Recursive Power Function
Formulating the Power Function
- The speaker introduces a recursive thought process for calculating powers: defining power as a^(n - 1) times a, reducing the problem size with each call.
- They clarify that this method applies strictly to positive integers; negative or non-integer exponents complicate matters significantly.
Implementation Details
- A function named
power_up_allis proposed to encapsulate this logic. It will handle edge cases like when n = 0.
- Two main cases are outlined: if n = 0, return 1; otherwise compute recursively as power(a, n - 1) times a.
Optimizing Exponentiation
Handling Edge Cases
- The implementation begins with checking if n = 0, returning 1 immediately without further calculations.
Efficient Calculation Techniques
- For large values of n, such as 1000, they note that naive recursion would be inefficient. Instead, they introduce an optimization technique based on whether n is even or odd.
Even vs Odd Exponents
Reducing Complexity
- When dealing with even exponents (e.g., writing it as 2k), they suggest transforming it into (a^2)^k, effectively halving the exponent with each operation.
Final Thoughts on Efficiency
- This method drastically reduces computation time by leveraging properties of exponents—every second reduction leads to an even number which simplifies calculations further.
This structured overview captures key concepts from the transcript while providing timestamps for easy reference.
Modifying Functionality in Code
Enhancing Efficiency in Calculations
- The speaker discusses modifying a function to ensure faster calculations, emphasizing the importance of avoiding delays in processing.
- A check is introduced to confirm that a number m is even before proceeding with certain operations, highlighting the need for conditional logic in programming.

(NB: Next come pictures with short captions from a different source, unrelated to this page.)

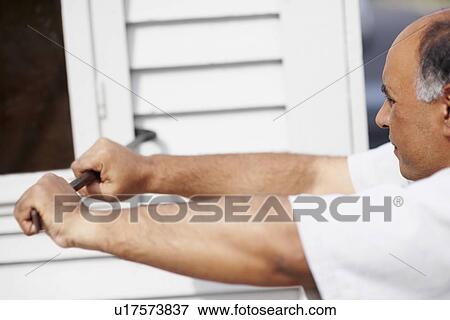Stock Photo - Man working with crowbar. Fotosearch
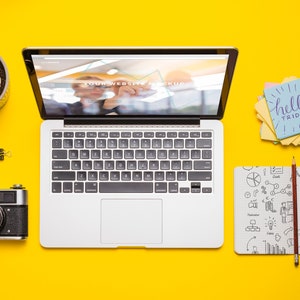 May include: A yellow desk with a laptop, a camera, a notebook, a pencil, and a stack of sticky notes with the text "hello friday".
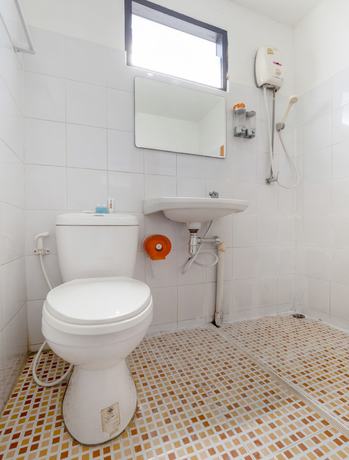 Imagen de la habitación del Hotel OYO 1159 Kandk Apartment. Foto 4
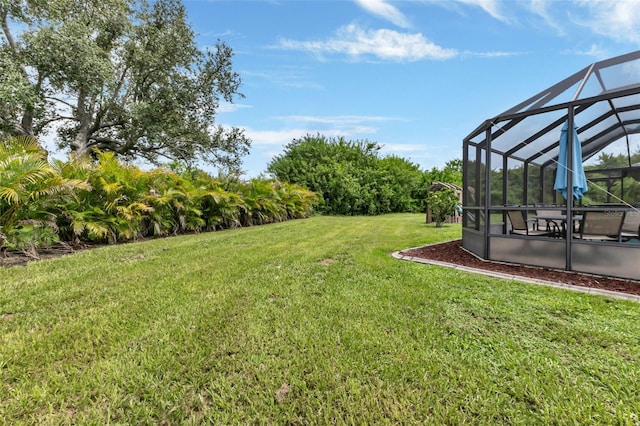 view of yard with a lanai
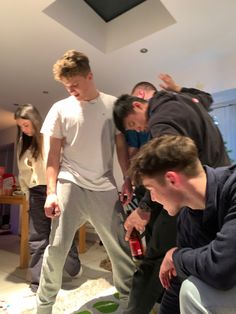 a group of young men standing around a cake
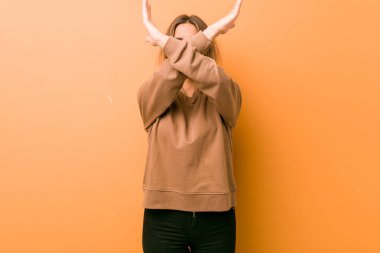 Genç otantik karizmatik gerçek insanlar kadın bir duvara karşı iki kol çapraz tutarak, inkar kavramı.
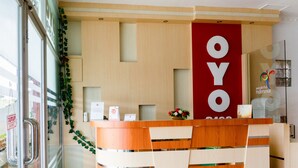 Un mostrador de recepción con detalles de madera y un letrero vertical rojo que dice "OYO".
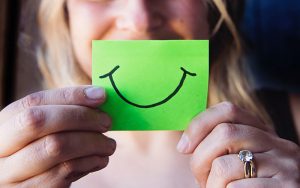 a woman's hands holding a green post-it with a black smile drawn on it with marker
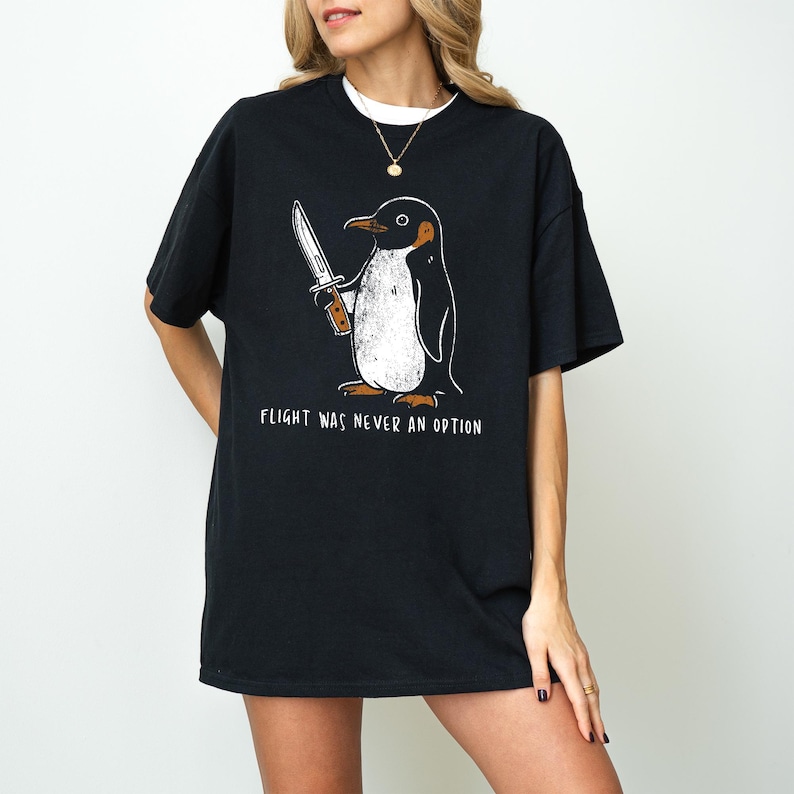 May include: Black t-shirt featuring a cartoon penguin holding a knife. The penguin is in black, white, and orange. The text "FLIGHT WAS NEVER AN OPTION" is printed below the penguin in white.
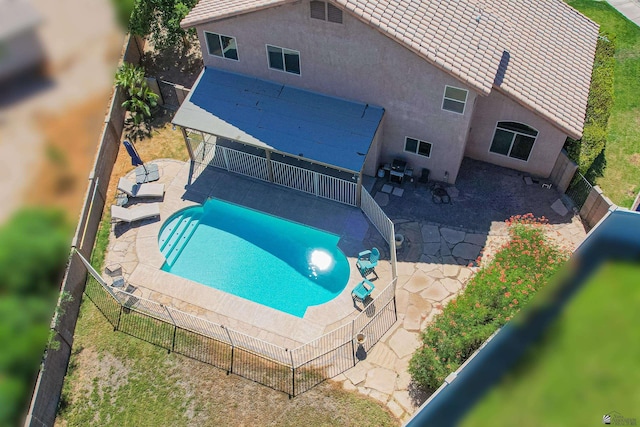 view of pool featuring a patio area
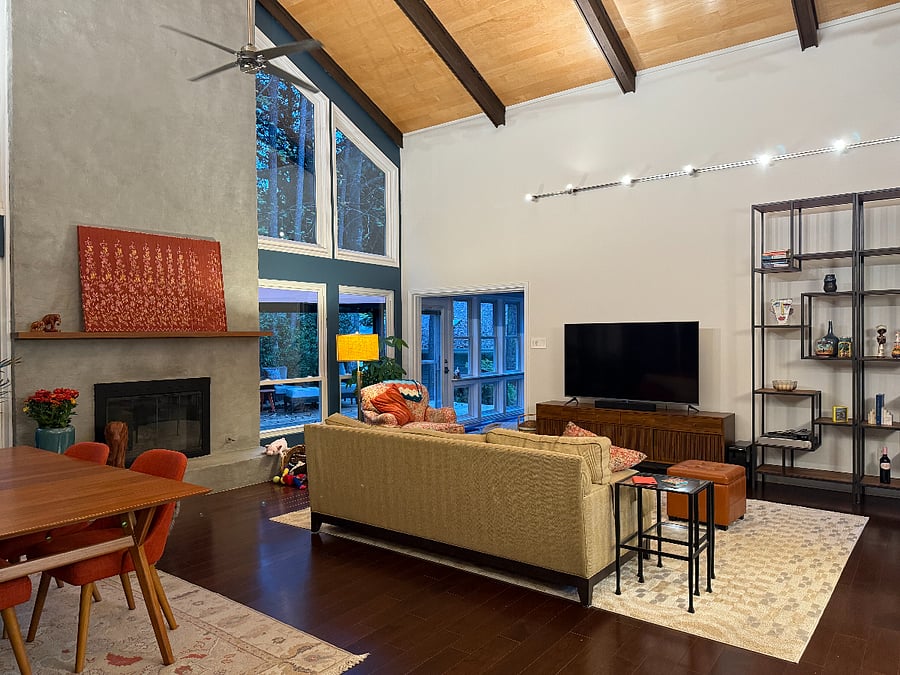 Huge TV. Entrance to the sunroom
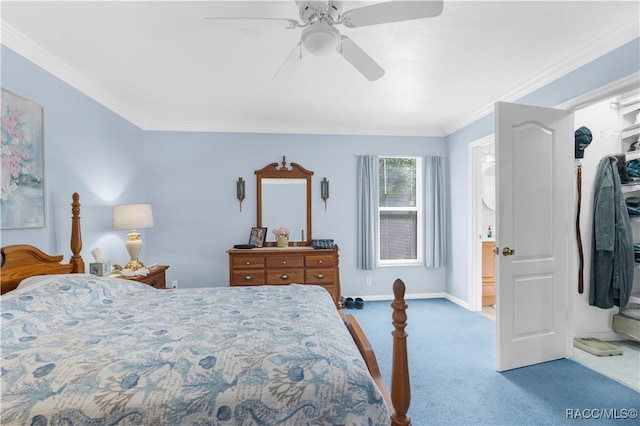 bedroom with connected bathroom, ceiling fan, carpet floors, and ornamental molding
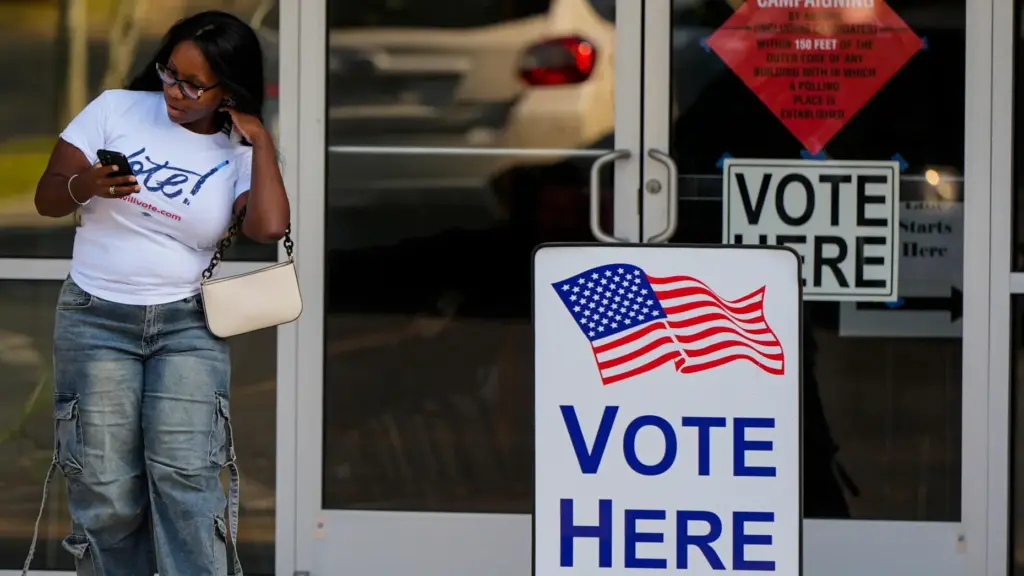 A woman leaves a voting center after voting, Tuesday, May...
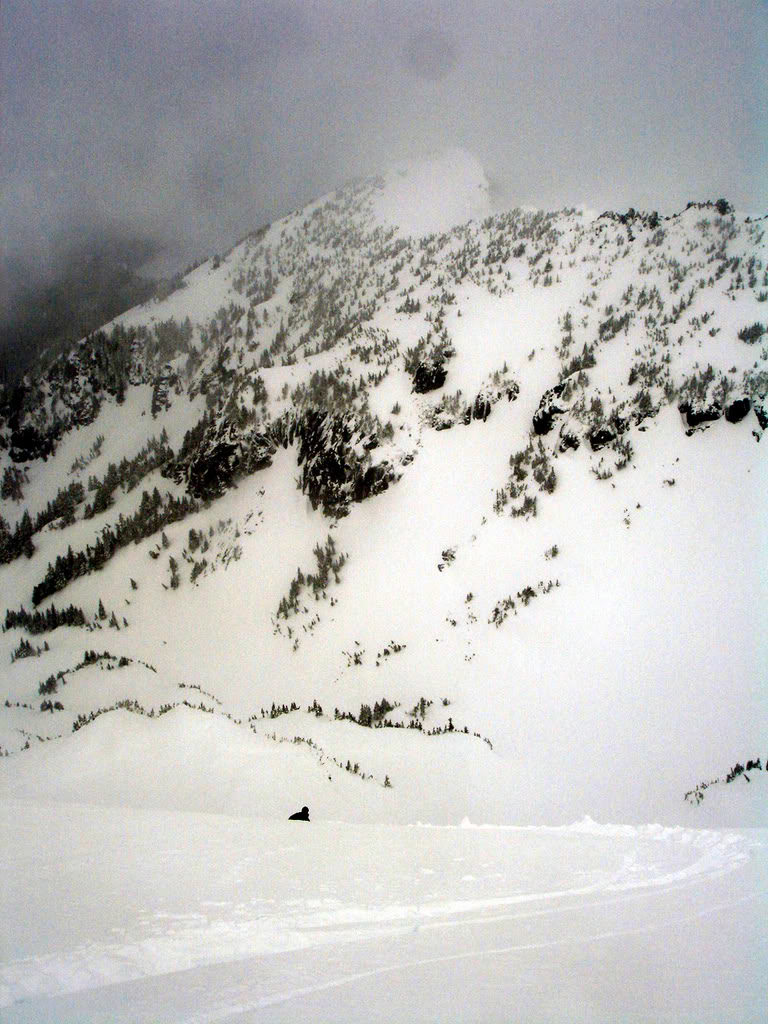 Scott enjoying the snow on Fay Peak in Mount Rainier National Park and doing some ski Touring Around Mowich Lake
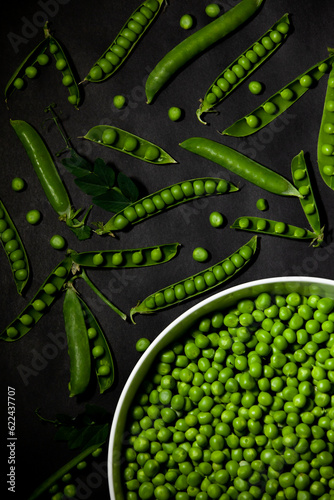 Obraz na płótnie Shelled green peas in a large bowl against a dark background. Top view. w salonie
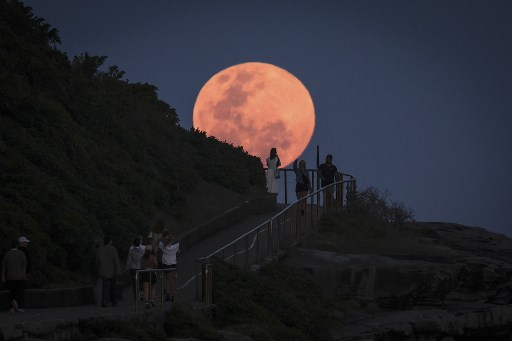 Hunter Moon muncul di belakang orang-orang yang berdiri di tanjung dekat Pantai Bondi, Sydney, Australia, Kamis, 17 Oktober 2024.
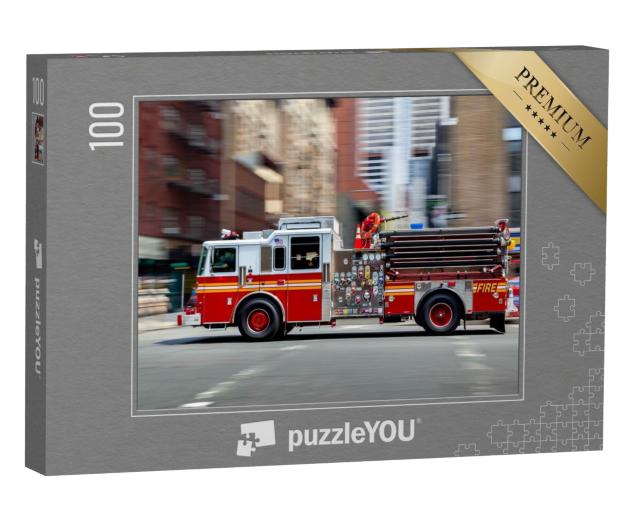 Puzzle 100 Teile „Feuerwehrauto auf dem Weg zum Einsatz in NYC“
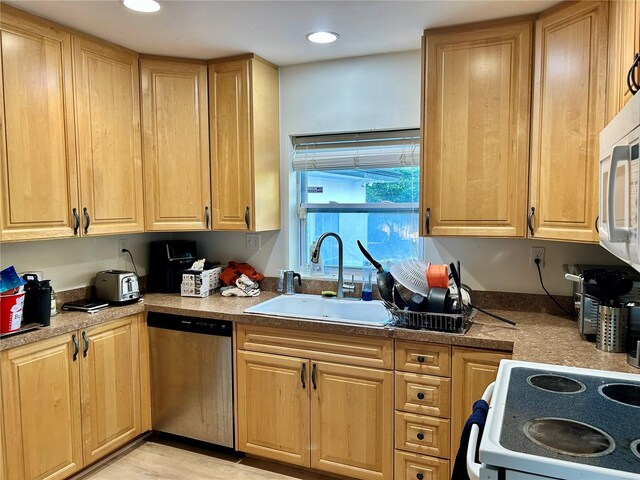 kitchen with white appliances, sink, and light hardwood / wood-style flooring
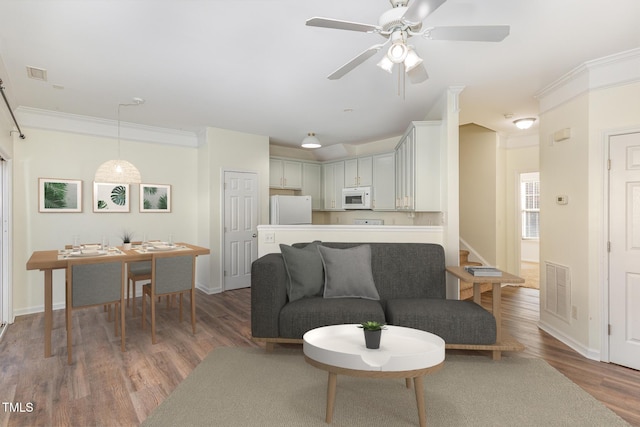 living room featuring ceiling fan, ornamental molding, and dark hardwood / wood-style flooring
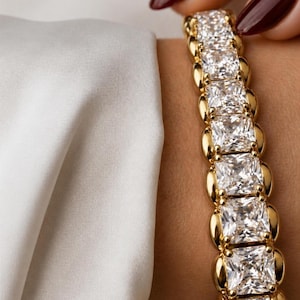 May include: A gold-toned tennis bracelet featuring a continuous row of square-cut, clear, faceted stones set in polished metal links. The bracelet is worn on a wrist, positioned next to a draped, smooth, off-white fabric with a soft sheen.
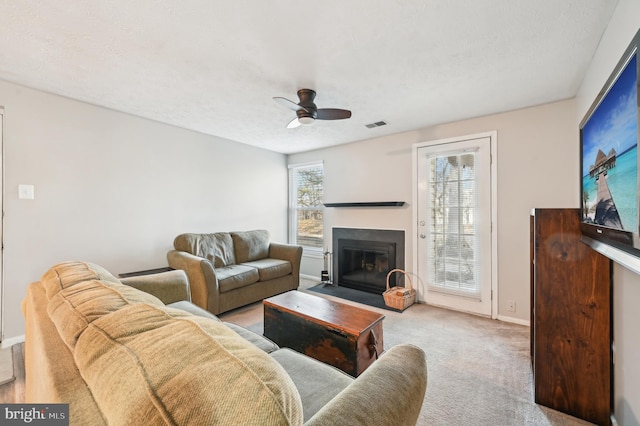 carpeted living room featuring visible vents, a fireplace with flush hearth, a textured ceiling, baseboards, and ceiling fan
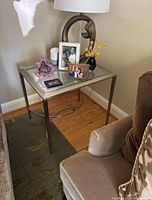End table shown with decorative items on top including lamp, photo frames, and vase.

- The speaker explains how different cases are handled based on whether n (the input number) is odd or even, showcasing the use of conditional statements like
elif.
- The efficiency of exponentiation is discussed, noting that the number of multiplications required grows logarithmically rather than linearly with respect to n .
- An example illustrates how reducing the exponentiation process can significantly decrease computation time, especially for large numbers.
Understanding the Tower of Hanoi Problem
Introduction to a Classic Puzzle
- The speaker introduces the Tower of Hanoi as a mathematical puzzle and relates it to physical objects sold in stores, making it relatable.
- Rules for moving disks (or "blinchiki") are outlined: only one disk can be moved at a time and larger disks cannot be placed on smaller ones.
- The concept of using an auxiliary peg as temporary storage during moves is explained, adding complexity to the problem-solving approach.
Recursive Solution Approach
- A recursive strategy is proposed where solving smaller subproblems leads to solving larger ones; starting from moving one disk up to multiple disks.
- Visualizing the problem involves representing disks stacked on pegs and understanding their arrangement through recursion.
Implementation Details
- The speaker emphasizes calculating which peg serves as temporary storage based on current positions, demonstrating logical reasoning in programming.
- A systematic approach is described for transferring disks between pegs while maintaining order and adhering to rules established earlier.
- Final steps involve moving back smaller pyramids after placing larger disks correctly, illustrating how recursion simplifies complex tasks into manageable parts.